Bir öğünü birlikte yiyin
Bu her aile için farklı bir öğün olabilir. Benim içinde büyüdüğüm ailede bu ortak öğün kahvaltıydı mesela. Sabahın saat yedisi de olsa, gece çok geç yatmış da olsak kahvaltı sofrasında bir arada olmaya gayret ederdik. Özellikle çocukların yaşı ilerledikçe ve kendilerine ait olan, ev dışı yaşamlarının oranı arttıkça bu, tek ortak öğün, paylaşma ritüeli birbirinizle olan bağınızı kuvvetli tutmada yardımcı olacaktır.
Henüz talep etmeden ona/onlara bir şeyler almayın
Bırakın ihtiyaç duysunlar, talep etsinler ve çaba göstersinler.

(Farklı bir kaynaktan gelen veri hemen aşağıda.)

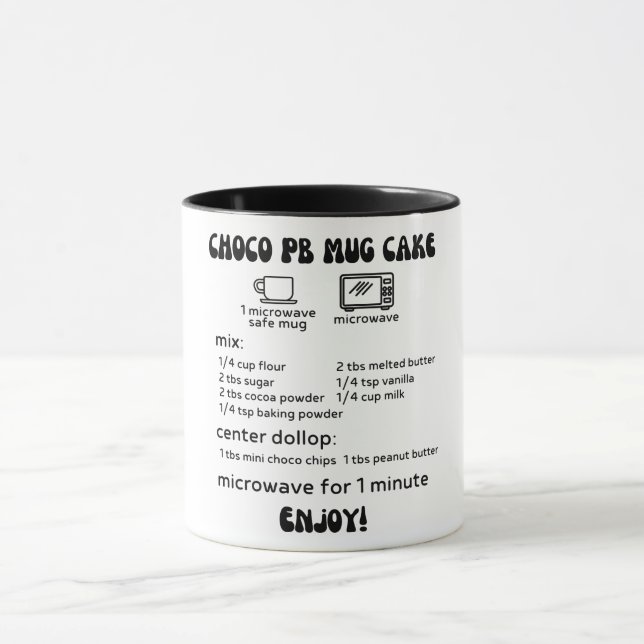 Mug Recette de gâteau à base de boug PB au chocolat /  (Centre)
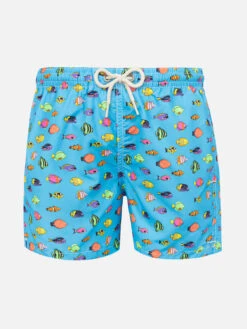 MC2 Saint Barth Boy Light Fabric Swim Shorts With Fish Print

Onlar henüz ihtiyaçlarının farkına varmadan anne baba tarafından sürekli bir şeyler sunulan çocuklarda kronik yetinmeme hissi görüldüğünden bahsediliyor. İstekler ile ihtiyaçlar arasındaki farkı ayırt etmede zorluk yaşayabiliyor ve nihayetinde mutluluğun materyal eşyalarda olduğuna inanmaya başlıyorlar. bu doymayan bir açlık içinde debelenmeye benziyor; aldıkları hiçbir şey de onları memnun edemiyor.
En yeni akıllı telefona, en pahalı marka elbiseye ya da en iyi bisiklete sahip olmanın onları mutlu edeceğinde ısrarcı olsalar da araştırmalar bunun tam tersini söylüyor.Yalnızca isteyerek sahip olmaktansa çabalayarak elde ettikleri bir şeyin kıymetini bildiklerini göreceksiniz.
Eğlenin
Dans etmek, birlikte şarkı söylemek, oyun oynamak, ezbere olandan öte ve içinizden geldiği gibi davranmak için bulduğunuz fırsatları kaçırmayın. Spontane partiler yapın beraber; çocuğunuz, sizin içinizdeki çocukla arkadaş olma fırsatı bulsun böylece. Ani eğlencelerin, saçmalıkların tadını çıkarın, her zaman sizin öğreten kişi olmanıza gerek yok. Bazen sadece "olsanız" yeter.